Costs associated with the closure, rationalisation or restructuring 10.5 Exceptional costs will not be allowed where they relate to normal commercial business risk and any discussions around closure, rationalisation or restructuring must ensure that value for money remains the primary consideration. Contractors must demonstrate innovation and efficiency in the proposals they submit for reducing the costs associated with the closure, rationalisation or restructuring. 10.6 Where a site is closed resulting in other sites operated by the contractor or within a joint venture benefit from gaining more work as a result of the site closure, the net cost of closure, rationalisation or restructuring must be tested and recovered against the benefits associated with the other sites or joint venture. 10.7 Profits and losses must be calculated at the time that closure, rationalisation or restructuring takes place.

Idle facilities and capacity 10.8 Idle facilities are defined as those facilities and capital assets which are completely unused and that are not required by the contractor to fulfil current qualifying defence contract or qualifying sub-contract commitments but which were designed for that purpose. 10.9 Idle capacity is that part of an overall facility or capital asset which is under-utilised for the delivery of a qualifying defence contract or qualifying sub-contract. 10.10 The costs of idle facilities or capacity is not generally Allowable unless after application of the Appropriate, Attributable and Reasonable criteria it is confirmed that those unused facilities: a. are determined by the Secretary of State as necessary to meet uncertain defence demands; b. are of a strategic nature that the Secretary of State has determined may be called upon to enable, or support, urgent deployments; or c. are unused due to a change in government or defence policy which could not have been predicted by the contractor. 10.11 Any decision on whether such costs are Allowable must be subject to a separate agreement between the contractor and the Secretary of State, to which the contractor is to provide the relevant evidence to support the payment.
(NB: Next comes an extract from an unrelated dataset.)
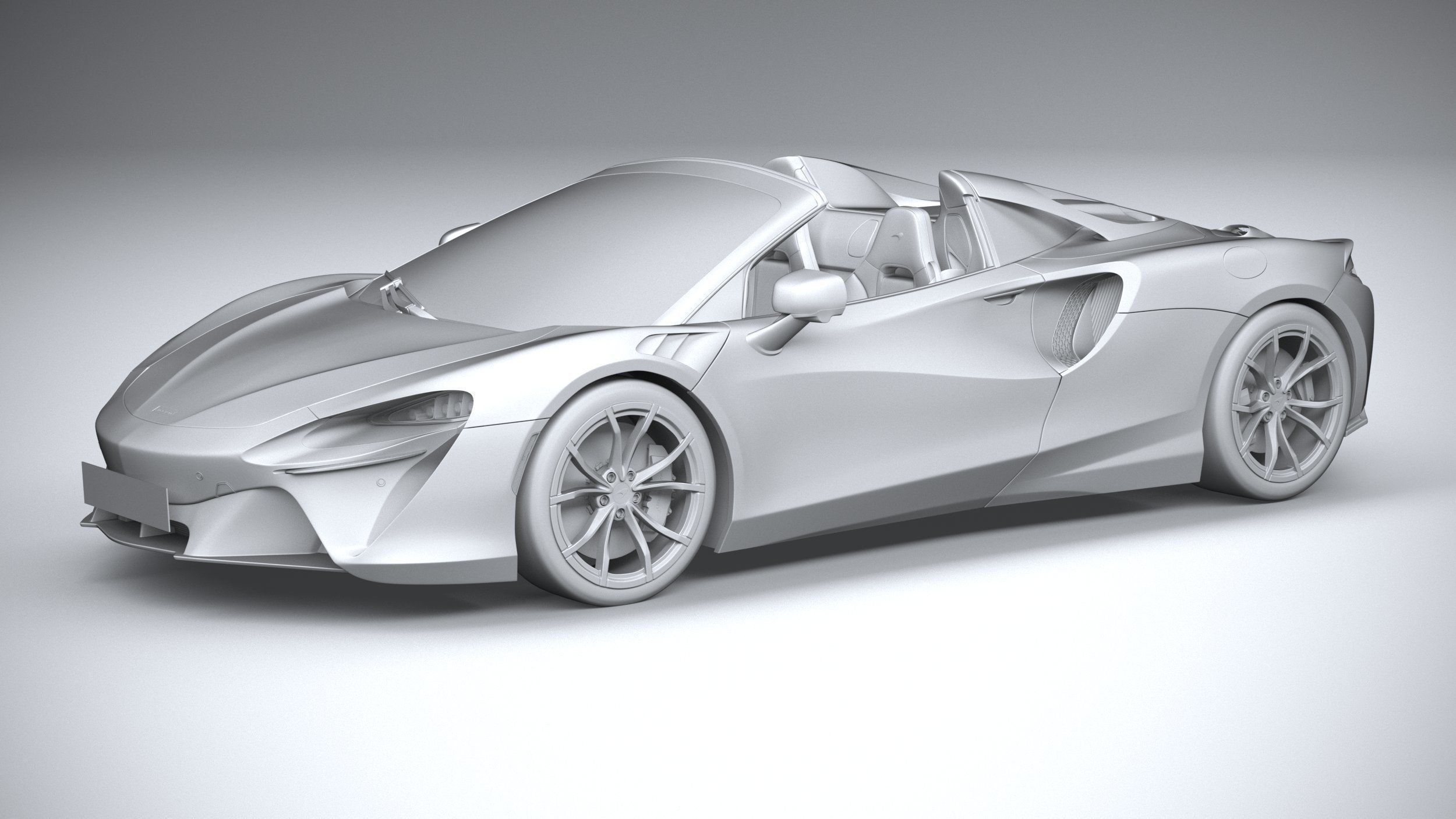 McLaren Artura Spider 2025 3D model_19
Any such agreement is to be separately reported to the SSRO with the necessary evidence to support the agreement.

Statutory guidance on Allowable Costs - July 2016

11.

Cost allocation practices

11.1 Single Source contractors are required annually to declare to the MOD, through the Questionnaire on the Method of Allocation of Costs (QMAC), their cost accounting and cost allocation approach. This declaration does not pre-determine whether costs are Allowable. The contractor must make information available on an open book basis. 11.2 A contractor will follow its own normal accounting systems, and in advance must declare material changes to the SSRO and the Secretary of State, together with a clear statement explaining the reasons behind the change. 11.3 The contractor’s costing system must be the same for the Secretary of State’s work as it is for other work in which it is engaged thus ensuring that the allocation of costs can be relied upon as being both fair and transparent. 11.4 In making an assessment of Allowable Costs, the parties must arrive at a determination on whether a cost is, or is not, Allowable in line with this statutory guidance. 11.5 The contractor is required to demonstrate to the Secretary of State and evidence any claim for a cost to be Allowable. Any unresolved disputes between the contractor and the Secretary of State can be referred to the SSRO.